* _Records from a collection_:
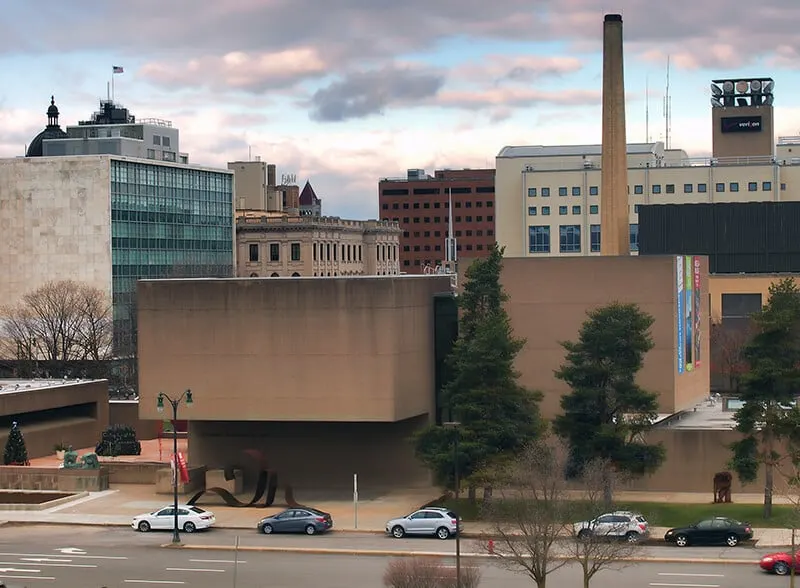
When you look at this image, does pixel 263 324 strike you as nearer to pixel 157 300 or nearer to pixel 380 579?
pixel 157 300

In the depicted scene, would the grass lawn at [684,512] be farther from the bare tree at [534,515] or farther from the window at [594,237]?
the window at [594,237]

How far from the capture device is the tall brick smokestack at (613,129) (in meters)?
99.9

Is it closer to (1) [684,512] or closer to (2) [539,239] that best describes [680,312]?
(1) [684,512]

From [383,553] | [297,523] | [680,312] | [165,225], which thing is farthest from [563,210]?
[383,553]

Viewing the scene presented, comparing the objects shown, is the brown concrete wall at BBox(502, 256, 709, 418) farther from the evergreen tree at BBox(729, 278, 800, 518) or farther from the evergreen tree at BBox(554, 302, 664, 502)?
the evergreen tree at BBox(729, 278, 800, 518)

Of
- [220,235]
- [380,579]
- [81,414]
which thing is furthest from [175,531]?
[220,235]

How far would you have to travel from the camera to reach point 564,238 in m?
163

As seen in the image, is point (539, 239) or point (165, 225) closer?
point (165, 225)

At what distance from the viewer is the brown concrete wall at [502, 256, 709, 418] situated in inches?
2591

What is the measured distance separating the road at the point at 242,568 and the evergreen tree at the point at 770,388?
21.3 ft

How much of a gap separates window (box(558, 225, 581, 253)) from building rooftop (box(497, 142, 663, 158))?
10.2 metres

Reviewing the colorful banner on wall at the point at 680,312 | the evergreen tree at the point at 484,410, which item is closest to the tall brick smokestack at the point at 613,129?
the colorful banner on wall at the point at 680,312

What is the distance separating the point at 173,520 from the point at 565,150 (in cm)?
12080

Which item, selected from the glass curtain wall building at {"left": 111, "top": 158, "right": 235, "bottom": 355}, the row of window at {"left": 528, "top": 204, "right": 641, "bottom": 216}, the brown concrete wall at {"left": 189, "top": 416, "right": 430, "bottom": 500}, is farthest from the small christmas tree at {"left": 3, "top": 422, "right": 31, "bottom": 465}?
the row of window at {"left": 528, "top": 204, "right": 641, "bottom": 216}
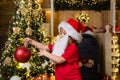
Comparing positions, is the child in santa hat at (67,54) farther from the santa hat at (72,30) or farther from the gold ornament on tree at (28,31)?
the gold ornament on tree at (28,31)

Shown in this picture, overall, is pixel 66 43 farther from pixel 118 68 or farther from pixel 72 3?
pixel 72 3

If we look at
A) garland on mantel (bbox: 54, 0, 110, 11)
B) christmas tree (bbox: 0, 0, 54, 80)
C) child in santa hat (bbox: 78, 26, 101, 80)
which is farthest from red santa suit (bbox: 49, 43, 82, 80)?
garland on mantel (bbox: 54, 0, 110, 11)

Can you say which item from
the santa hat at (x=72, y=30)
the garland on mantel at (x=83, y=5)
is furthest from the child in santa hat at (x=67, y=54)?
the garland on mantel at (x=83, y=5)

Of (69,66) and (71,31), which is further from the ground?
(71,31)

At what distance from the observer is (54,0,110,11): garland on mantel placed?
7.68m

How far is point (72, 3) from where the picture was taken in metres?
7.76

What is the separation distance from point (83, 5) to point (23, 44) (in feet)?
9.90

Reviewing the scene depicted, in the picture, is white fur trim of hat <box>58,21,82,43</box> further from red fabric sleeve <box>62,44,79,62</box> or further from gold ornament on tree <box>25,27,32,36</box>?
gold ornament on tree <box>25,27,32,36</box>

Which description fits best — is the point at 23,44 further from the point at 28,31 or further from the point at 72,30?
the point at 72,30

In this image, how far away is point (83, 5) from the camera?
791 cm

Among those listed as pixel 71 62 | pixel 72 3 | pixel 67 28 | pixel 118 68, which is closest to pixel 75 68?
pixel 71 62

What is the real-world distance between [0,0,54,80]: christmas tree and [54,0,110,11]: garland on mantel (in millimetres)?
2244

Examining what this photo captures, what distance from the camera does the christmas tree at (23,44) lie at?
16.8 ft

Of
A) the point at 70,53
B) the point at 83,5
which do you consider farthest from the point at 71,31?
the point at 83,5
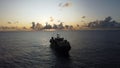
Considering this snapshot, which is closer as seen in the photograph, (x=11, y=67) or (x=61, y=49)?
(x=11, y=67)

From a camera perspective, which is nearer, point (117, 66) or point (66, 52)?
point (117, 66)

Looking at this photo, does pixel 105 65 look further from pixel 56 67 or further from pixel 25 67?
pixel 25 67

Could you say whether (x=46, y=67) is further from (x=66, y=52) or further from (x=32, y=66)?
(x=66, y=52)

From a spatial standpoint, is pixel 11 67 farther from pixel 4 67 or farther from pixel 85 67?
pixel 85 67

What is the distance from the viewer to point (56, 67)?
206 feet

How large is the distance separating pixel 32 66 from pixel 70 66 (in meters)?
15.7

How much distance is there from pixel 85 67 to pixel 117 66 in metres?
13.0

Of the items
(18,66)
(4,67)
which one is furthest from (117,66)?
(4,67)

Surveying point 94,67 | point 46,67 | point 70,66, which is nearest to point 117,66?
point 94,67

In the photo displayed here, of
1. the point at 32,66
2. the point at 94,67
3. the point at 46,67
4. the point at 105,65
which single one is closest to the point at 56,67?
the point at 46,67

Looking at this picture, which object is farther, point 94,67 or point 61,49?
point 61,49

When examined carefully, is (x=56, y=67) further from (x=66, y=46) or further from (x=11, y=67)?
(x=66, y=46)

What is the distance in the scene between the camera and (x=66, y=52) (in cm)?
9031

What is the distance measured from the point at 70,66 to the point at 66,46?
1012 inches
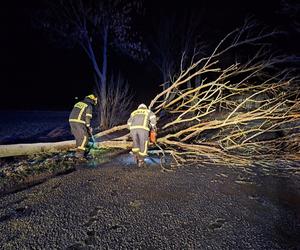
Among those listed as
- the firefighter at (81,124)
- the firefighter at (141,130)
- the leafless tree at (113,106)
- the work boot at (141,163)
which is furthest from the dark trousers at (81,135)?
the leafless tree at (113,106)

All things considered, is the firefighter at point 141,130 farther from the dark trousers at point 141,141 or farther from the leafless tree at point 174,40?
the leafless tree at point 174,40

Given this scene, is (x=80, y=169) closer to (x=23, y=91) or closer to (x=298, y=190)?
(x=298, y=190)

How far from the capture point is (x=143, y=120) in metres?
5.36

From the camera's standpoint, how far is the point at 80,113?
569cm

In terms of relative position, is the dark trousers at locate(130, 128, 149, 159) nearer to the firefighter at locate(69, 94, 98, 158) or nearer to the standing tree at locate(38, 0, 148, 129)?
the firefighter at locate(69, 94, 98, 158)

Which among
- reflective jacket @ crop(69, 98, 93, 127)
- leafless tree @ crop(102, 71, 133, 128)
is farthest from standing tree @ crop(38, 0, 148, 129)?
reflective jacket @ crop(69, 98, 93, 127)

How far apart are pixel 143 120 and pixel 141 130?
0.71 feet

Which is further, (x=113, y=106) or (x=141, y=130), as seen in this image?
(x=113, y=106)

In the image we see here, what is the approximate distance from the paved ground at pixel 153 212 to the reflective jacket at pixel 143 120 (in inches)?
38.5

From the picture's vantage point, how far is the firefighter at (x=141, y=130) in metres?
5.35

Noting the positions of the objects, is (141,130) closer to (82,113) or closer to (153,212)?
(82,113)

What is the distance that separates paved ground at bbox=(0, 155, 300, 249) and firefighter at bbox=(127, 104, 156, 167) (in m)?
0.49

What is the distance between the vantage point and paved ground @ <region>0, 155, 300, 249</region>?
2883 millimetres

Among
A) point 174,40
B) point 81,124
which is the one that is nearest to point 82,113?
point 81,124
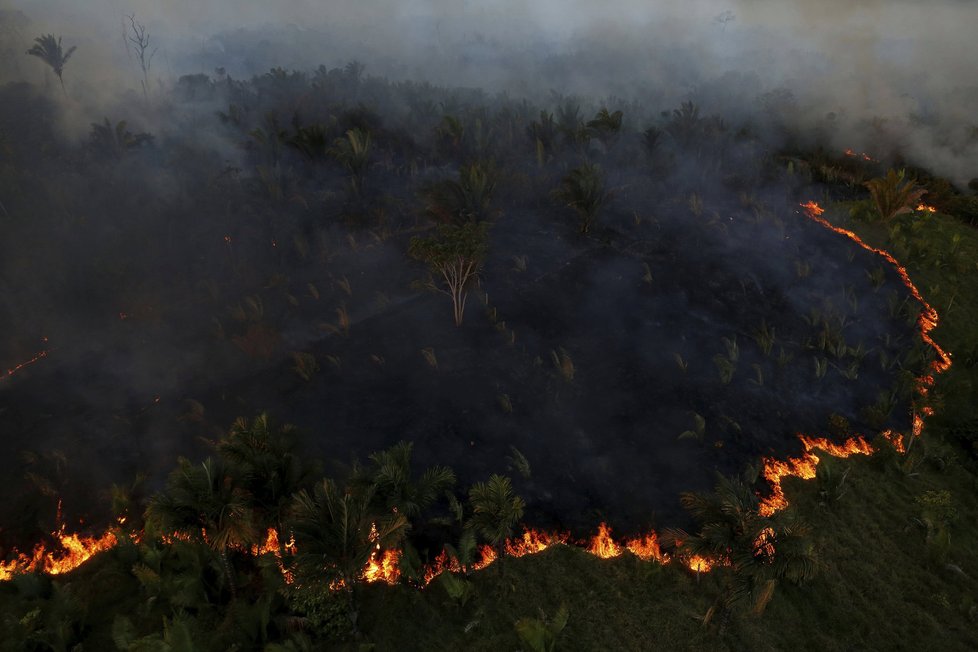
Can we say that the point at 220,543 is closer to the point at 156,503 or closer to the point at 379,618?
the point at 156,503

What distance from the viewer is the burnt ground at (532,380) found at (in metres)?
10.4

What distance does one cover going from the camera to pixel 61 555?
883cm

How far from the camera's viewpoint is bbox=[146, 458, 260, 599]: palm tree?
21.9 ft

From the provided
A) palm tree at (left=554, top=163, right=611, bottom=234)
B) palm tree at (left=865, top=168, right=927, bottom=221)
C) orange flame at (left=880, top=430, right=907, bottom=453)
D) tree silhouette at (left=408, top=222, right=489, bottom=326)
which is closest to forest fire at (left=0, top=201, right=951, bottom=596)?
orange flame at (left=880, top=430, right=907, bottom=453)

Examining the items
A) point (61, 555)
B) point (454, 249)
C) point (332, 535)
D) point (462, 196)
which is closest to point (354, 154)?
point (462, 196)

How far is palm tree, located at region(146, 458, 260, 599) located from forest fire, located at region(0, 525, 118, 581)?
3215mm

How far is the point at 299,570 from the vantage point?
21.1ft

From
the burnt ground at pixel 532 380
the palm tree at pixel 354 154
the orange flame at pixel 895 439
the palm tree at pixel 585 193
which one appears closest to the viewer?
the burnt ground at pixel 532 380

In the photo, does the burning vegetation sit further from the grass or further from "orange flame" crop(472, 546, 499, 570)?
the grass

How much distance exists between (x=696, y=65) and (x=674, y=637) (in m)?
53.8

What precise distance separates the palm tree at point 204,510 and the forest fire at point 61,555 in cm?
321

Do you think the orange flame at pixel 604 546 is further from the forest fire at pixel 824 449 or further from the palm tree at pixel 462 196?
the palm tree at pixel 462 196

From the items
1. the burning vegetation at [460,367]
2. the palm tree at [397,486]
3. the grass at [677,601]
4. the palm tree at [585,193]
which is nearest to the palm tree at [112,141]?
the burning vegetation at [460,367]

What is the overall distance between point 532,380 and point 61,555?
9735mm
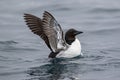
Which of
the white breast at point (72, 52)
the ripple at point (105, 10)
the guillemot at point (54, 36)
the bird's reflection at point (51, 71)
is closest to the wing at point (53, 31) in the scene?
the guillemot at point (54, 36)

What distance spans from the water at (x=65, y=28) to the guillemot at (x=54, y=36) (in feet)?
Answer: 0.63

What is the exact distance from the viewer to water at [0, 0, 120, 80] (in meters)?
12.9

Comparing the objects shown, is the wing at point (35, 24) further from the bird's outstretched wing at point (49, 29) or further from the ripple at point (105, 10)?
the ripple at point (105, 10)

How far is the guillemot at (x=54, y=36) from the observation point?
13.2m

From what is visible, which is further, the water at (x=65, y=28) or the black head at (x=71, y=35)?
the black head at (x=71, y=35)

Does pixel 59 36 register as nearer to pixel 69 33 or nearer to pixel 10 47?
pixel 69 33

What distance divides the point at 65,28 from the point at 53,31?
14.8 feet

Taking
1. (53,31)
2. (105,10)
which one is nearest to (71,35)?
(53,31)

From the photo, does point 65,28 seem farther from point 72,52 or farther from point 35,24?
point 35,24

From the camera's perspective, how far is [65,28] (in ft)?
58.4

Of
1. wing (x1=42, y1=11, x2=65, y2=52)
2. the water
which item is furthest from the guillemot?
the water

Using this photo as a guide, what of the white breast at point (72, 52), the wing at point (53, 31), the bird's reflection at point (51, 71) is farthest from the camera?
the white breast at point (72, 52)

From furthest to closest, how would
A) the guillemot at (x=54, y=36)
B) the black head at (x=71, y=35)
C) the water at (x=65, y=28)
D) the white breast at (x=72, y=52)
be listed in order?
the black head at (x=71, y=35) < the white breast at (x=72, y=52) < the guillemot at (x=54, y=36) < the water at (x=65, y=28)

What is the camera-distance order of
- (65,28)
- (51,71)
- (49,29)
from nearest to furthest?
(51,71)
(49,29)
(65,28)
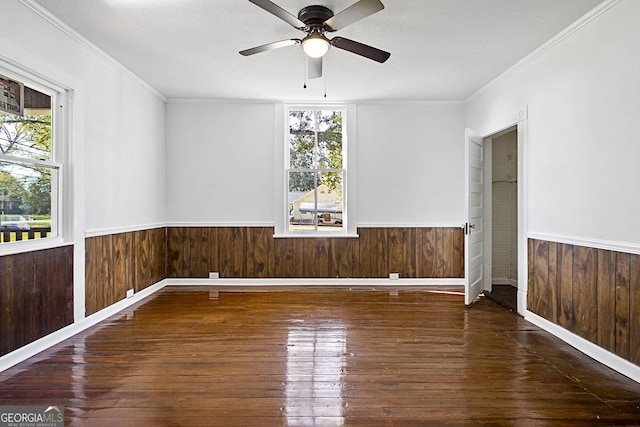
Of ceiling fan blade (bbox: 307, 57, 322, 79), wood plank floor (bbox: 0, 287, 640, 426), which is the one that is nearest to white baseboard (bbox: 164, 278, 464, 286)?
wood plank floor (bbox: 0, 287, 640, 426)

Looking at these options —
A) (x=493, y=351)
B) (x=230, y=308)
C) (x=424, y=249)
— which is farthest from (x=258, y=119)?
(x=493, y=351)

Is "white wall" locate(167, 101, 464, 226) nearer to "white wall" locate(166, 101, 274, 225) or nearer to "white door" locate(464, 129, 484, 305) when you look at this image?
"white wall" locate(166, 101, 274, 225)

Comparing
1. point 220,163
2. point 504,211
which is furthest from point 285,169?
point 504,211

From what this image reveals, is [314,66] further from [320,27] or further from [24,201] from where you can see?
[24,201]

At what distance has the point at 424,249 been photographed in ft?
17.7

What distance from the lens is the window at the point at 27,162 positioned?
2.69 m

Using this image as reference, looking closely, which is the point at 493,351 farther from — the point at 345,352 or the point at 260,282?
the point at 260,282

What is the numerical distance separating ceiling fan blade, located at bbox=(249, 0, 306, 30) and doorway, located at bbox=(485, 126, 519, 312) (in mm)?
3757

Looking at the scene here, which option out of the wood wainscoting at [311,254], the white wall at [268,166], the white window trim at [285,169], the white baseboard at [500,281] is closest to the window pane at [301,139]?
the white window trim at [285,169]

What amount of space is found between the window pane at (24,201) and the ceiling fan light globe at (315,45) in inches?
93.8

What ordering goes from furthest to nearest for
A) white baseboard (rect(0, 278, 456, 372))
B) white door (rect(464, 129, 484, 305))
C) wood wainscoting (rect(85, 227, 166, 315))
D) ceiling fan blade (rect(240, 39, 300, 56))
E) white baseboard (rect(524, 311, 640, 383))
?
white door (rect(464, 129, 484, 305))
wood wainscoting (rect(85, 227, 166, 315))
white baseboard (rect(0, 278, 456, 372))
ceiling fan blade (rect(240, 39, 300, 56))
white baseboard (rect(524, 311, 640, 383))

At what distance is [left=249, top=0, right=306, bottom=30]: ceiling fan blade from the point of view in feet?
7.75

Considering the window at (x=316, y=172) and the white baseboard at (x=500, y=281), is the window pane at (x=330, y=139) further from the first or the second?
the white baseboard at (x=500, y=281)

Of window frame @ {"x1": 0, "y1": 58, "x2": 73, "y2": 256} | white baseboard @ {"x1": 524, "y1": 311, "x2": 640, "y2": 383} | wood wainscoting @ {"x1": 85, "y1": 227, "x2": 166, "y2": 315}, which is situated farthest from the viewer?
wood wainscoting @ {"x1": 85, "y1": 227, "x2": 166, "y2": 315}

* _PROMPT_: From the line that contains "What amount of" to the last line of the material above, repeat every line exactly, keeping both the first and the last.

* _REPLY_:
What amount of space is found between the window pane at (24,201) and the ceiling fan light globe at (315,45) in inches?
93.8

What ordering goes from furthest to nearest for
A) white baseboard (rect(0, 278, 456, 372))
B) white door (rect(464, 129, 484, 305))
C) wood wainscoting (rect(85, 227, 166, 315))
D) ceiling fan blade (rect(240, 39, 300, 56))
E) white baseboard (rect(524, 311, 640, 383))
?
white door (rect(464, 129, 484, 305))
wood wainscoting (rect(85, 227, 166, 315))
white baseboard (rect(0, 278, 456, 372))
ceiling fan blade (rect(240, 39, 300, 56))
white baseboard (rect(524, 311, 640, 383))

At what distance is [left=249, top=0, right=306, bottom=30]: ceiling fan blade from the point of view in feet?
7.75

Considering the window at (x=316, y=172) and the white baseboard at (x=500, y=281), is the window pane at (x=330, y=139) further from the first or the second?
the white baseboard at (x=500, y=281)

Of window frame @ {"x1": 0, "y1": 58, "x2": 73, "y2": 256} | white baseboard @ {"x1": 524, "y1": 311, "x2": 640, "y2": 383} | wood wainscoting @ {"x1": 85, "y1": 227, "x2": 166, "y2": 315}, which is situated farthest from the viewer?
wood wainscoting @ {"x1": 85, "y1": 227, "x2": 166, "y2": 315}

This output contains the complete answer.